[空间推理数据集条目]
_ _ _ _ _
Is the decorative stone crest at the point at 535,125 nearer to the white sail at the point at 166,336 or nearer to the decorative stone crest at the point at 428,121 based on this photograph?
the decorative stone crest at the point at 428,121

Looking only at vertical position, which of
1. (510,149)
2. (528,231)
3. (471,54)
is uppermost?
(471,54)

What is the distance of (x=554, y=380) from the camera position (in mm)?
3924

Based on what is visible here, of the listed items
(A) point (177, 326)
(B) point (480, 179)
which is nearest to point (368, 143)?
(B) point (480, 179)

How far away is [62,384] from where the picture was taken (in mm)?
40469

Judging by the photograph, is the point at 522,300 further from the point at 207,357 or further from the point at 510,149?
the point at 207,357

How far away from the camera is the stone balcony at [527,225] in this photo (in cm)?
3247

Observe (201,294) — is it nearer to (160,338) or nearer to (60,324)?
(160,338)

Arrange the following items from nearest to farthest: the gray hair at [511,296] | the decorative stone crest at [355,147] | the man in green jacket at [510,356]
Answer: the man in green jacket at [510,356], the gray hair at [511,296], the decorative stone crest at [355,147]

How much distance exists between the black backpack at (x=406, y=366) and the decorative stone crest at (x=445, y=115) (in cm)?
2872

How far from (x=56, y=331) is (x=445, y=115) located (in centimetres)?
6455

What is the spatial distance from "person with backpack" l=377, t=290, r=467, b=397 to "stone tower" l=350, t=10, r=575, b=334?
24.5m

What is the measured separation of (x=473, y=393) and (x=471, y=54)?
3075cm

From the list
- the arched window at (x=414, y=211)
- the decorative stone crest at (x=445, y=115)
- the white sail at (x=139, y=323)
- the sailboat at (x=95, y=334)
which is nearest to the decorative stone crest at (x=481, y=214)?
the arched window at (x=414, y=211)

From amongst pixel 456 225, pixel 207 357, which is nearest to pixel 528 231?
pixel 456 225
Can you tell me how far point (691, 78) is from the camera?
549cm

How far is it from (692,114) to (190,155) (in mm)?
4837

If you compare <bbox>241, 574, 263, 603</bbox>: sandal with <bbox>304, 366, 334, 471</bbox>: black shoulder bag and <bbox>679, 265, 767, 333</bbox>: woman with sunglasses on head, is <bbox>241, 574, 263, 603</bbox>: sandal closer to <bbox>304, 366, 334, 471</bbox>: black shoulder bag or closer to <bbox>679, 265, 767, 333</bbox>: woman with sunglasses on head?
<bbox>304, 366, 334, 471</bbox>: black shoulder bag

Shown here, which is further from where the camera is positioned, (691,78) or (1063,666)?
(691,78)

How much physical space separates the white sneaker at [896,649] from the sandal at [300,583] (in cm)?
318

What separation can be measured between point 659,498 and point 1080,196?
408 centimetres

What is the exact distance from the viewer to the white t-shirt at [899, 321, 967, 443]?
_ _ _ _ _
题目
请将上述全部条目的文本按行输出为 JSON 字符串列表，每行对应一个字符串，空行不予保留。

预期输出
[
  "Is the decorative stone crest at the point at 535,125 nearer to the white sail at the point at 166,336 or nearer to the decorative stone crest at the point at 428,121 based on this photograph?",
  "the decorative stone crest at the point at 428,121",
  "Looking only at vertical position, which of",
  "1. (510,149)",
  "2. (528,231)",
  "3. (471,54)",
  "is uppermost?",
  "(471,54)",
  "What is the distance of (x=554, y=380) from the camera position (in mm)?",
  "3924",
  "Based on what is visible here, of the listed items",
  "(A) point (177, 326)",
  "(B) point (480, 179)",
  "which is nearest to point (368, 143)?",
  "(B) point (480, 179)",
  "How far away is [62,384] from where the picture was taken (in mm)?",
  "40469",
  "Judging by the photograph, is the point at 522,300 further from the point at 207,357 or further from the point at 510,149?",
  "the point at 207,357",
  "How far away from the camera is the stone balcony at [527,225] in this photo (in cm)?",
  "3247",
  "Observe (201,294) — is it nearer to (160,338) or nearer to (60,324)?",
  "(160,338)",
  "Arrange the following items from nearest to farthest: the gray hair at [511,296] | the decorative stone crest at [355,147] | the man in green jacket at [510,356]",
  "Answer: the man in green jacket at [510,356], the gray hair at [511,296], the decorative stone crest at [355,147]",
  "How much distance exists between the black backpack at (x=406, y=366) and the decorative stone crest at (x=445, y=115) (in cm)?",
  "2872",
  "How far from (x=56, y=331) is (x=445, y=115) located (in centimetres)?",
  "6455",
  "What is the spatial distance from \"person with backpack\" l=377, t=290, r=467, b=397 to \"stone tower\" l=350, t=10, r=575, b=334?",
  "24.5m",
  "What is the measured separation of (x=473, y=393) and (x=471, y=54)?",
  "3075cm",
  "From the list",
  "- the arched window at (x=414, y=211)",
  "- the decorative stone crest at (x=445, y=115)",
  "- the white sail at (x=139, y=323)",
  "- the sailboat at (x=95, y=334)",
  "which is nearest to the decorative stone crest at (x=481, y=214)?",
  "the arched window at (x=414, y=211)",
  "From amongst pixel 456 225, pixel 207 357, which is nearest to pixel 528 231?",
  "pixel 456 225",
  "Can you tell me how far point (691, 78) is from the camera?",
  "549cm",
  "How far is it from (692,114) to (190,155) (in mm)?",
  "4837",
  "If you compare <bbox>241, 574, 263, 603</bbox>: sandal with <bbox>304, 366, 334, 471</bbox>: black shoulder bag and <bbox>679, 265, 767, 333</bbox>: woman with sunglasses on head, is <bbox>241, 574, 263, 603</bbox>: sandal closer to <bbox>304, 366, 334, 471</bbox>: black shoulder bag or closer to <bbox>679, 265, 767, 333</bbox>: woman with sunglasses on head?",
  "<bbox>304, 366, 334, 471</bbox>: black shoulder bag",
  "Shown here, which is further from where the camera is positioned, (691,78) or (1063,666)?",
  "(691,78)",
  "How much physical space separates the white sneaker at [896,649] from the sandal at [300,583] (in cm)?",
  "318",
  "What separation can be measured between point 659,498 and point 1080,196?",
  "408 centimetres",
  "What is the exact distance from the viewer to the white t-shirt at [899, 321, 967, 443]?"
]